* **Exercise directions**:
Copy, with no pictures, the line that contains "优质桃树原生苗育苗基地、桃树原生苗批发价格图片" and each line after it down to the end of the entries below, exactly.

* **Dataset extract**:
Start of Block

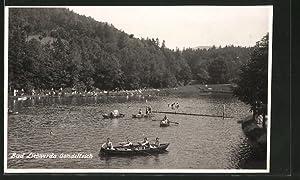 Ansichtskarte Bad Liebwerda / Lazne Libverda, Ruderboote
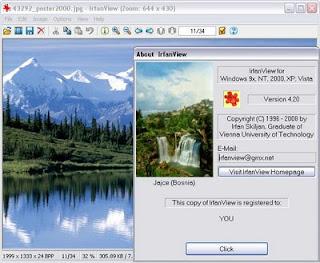 IrfanView 4.20 Portable
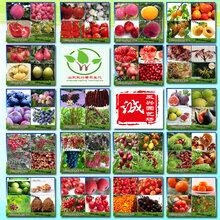 优质桃树原生苗育苗基地、桃树原生苗批发价格图片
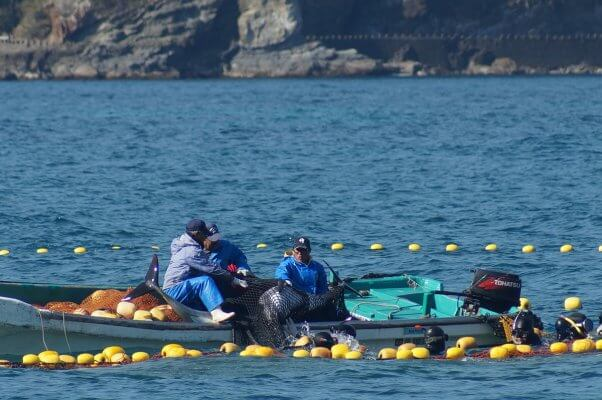 Taiji Dolphin Slaughter and Capture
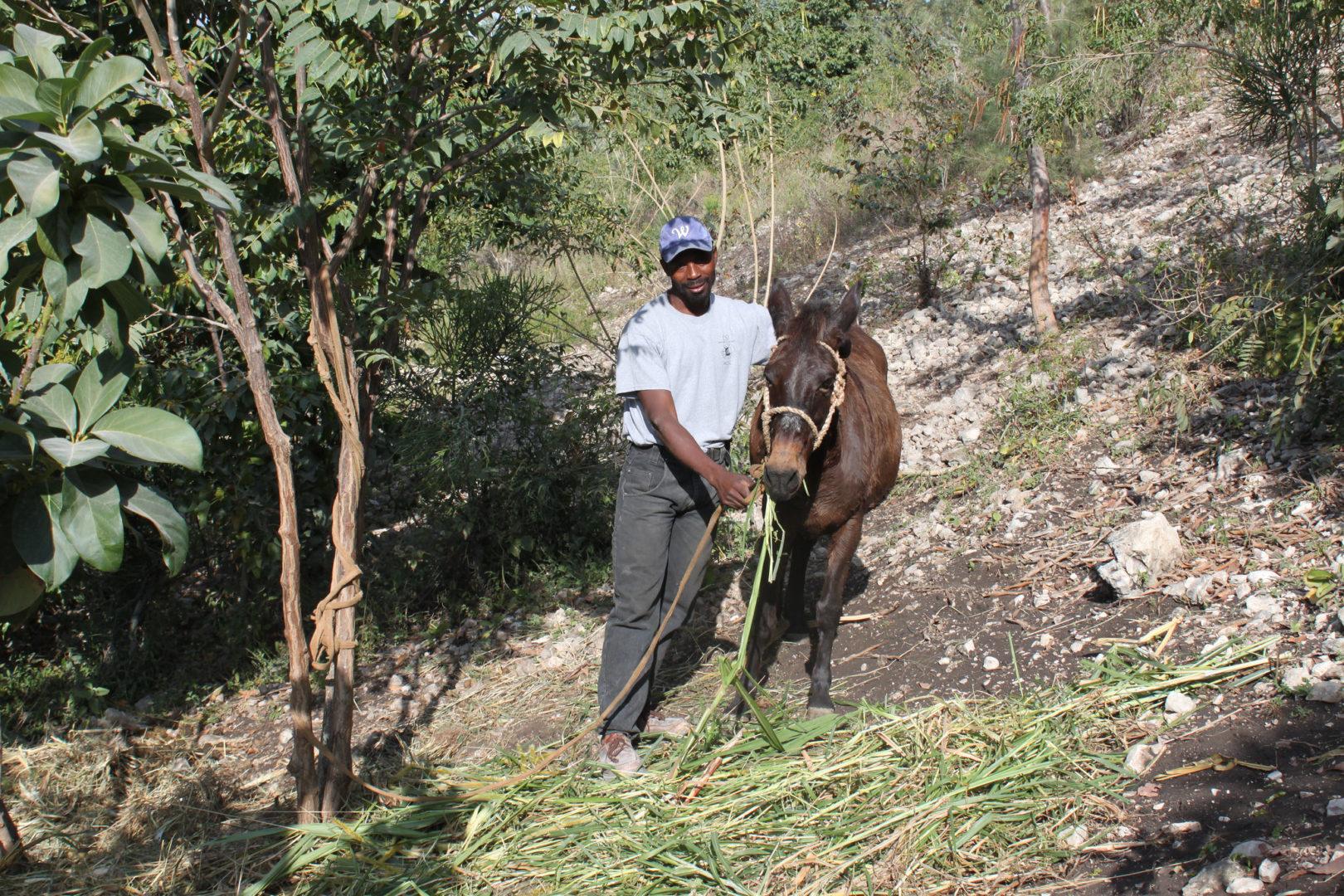 A participant farms a steep hillside in Haiti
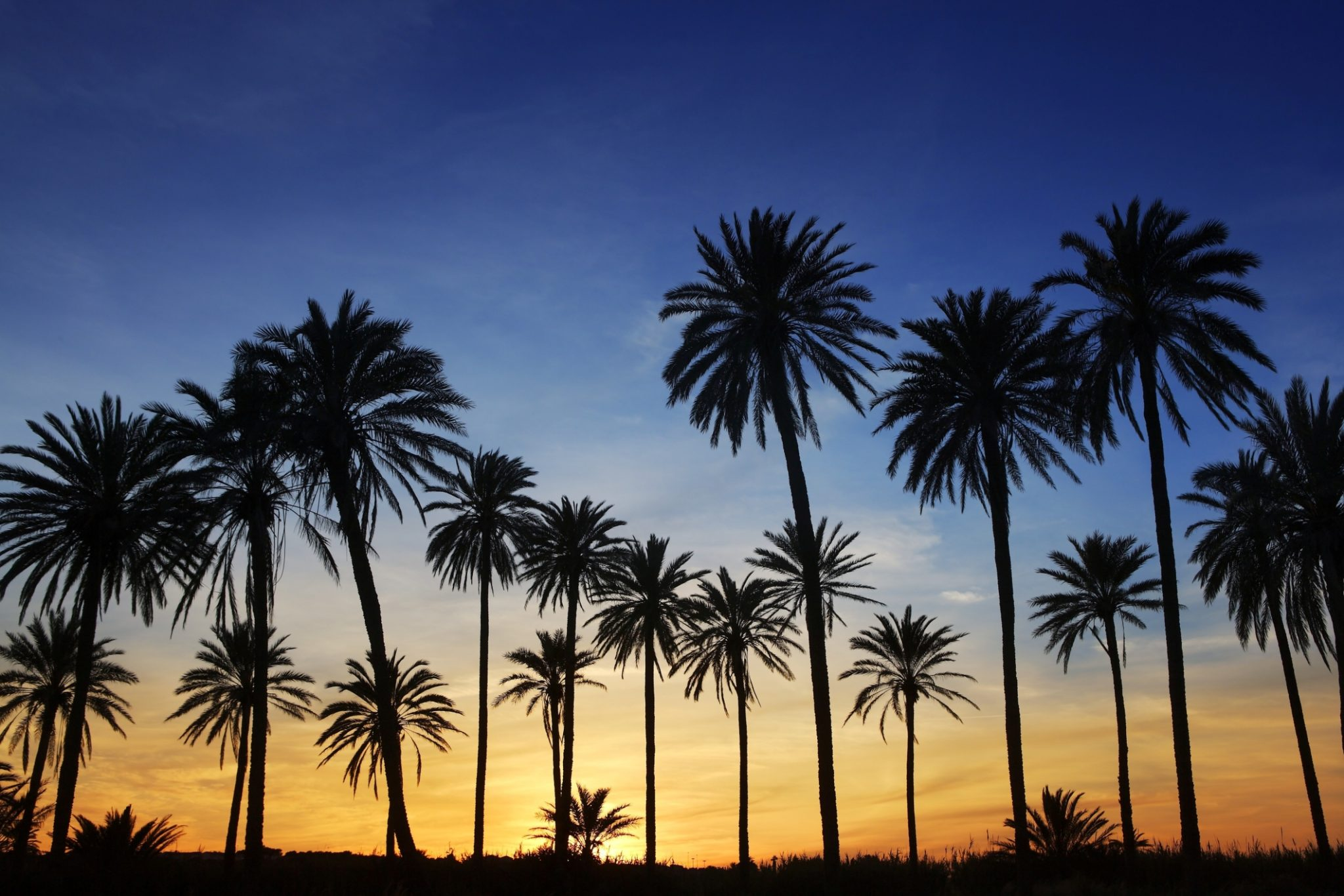 palmtrees-sunset.jpg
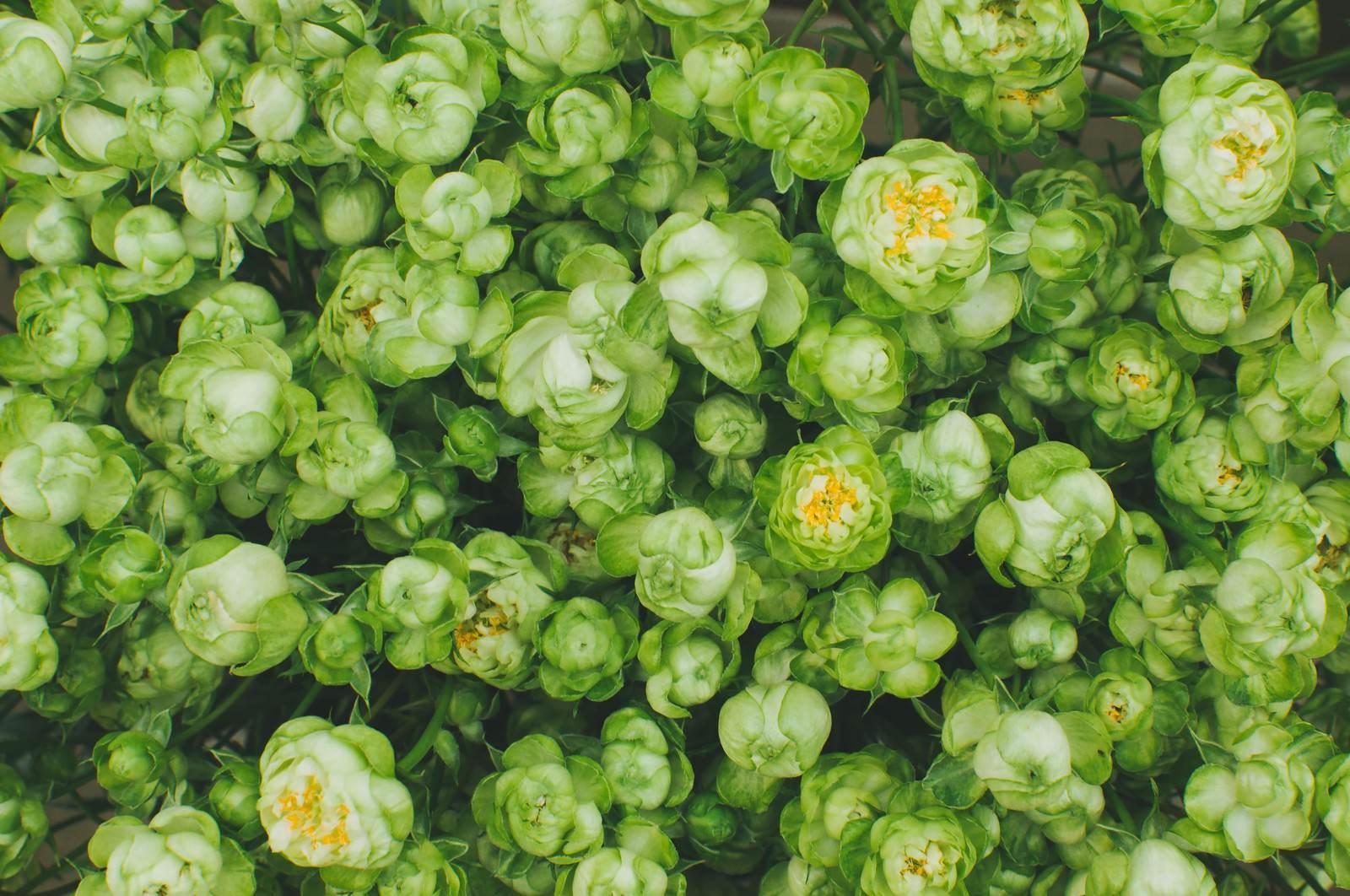 「緑の薔薇」の写真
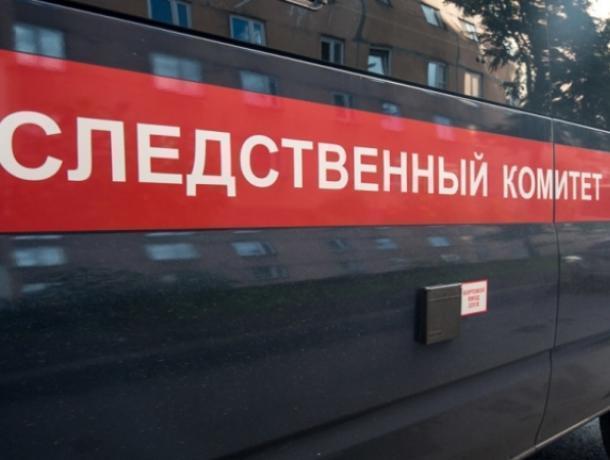 Мать задушила малыша, найденного насвалке Нововоронежа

End of Block

* **Exercise output**:
 优质桃树原生苗育苗基地、桃树原生苗批发价格图片
 Taiji Dolphin Slaughter and Capture
 A participant farms a steep hillside in Haiti
 palmtrees-sunset.jpg
 「緑の薔薇」の写真
 Мать задушила малыша, найденного насвалке Нововоронежа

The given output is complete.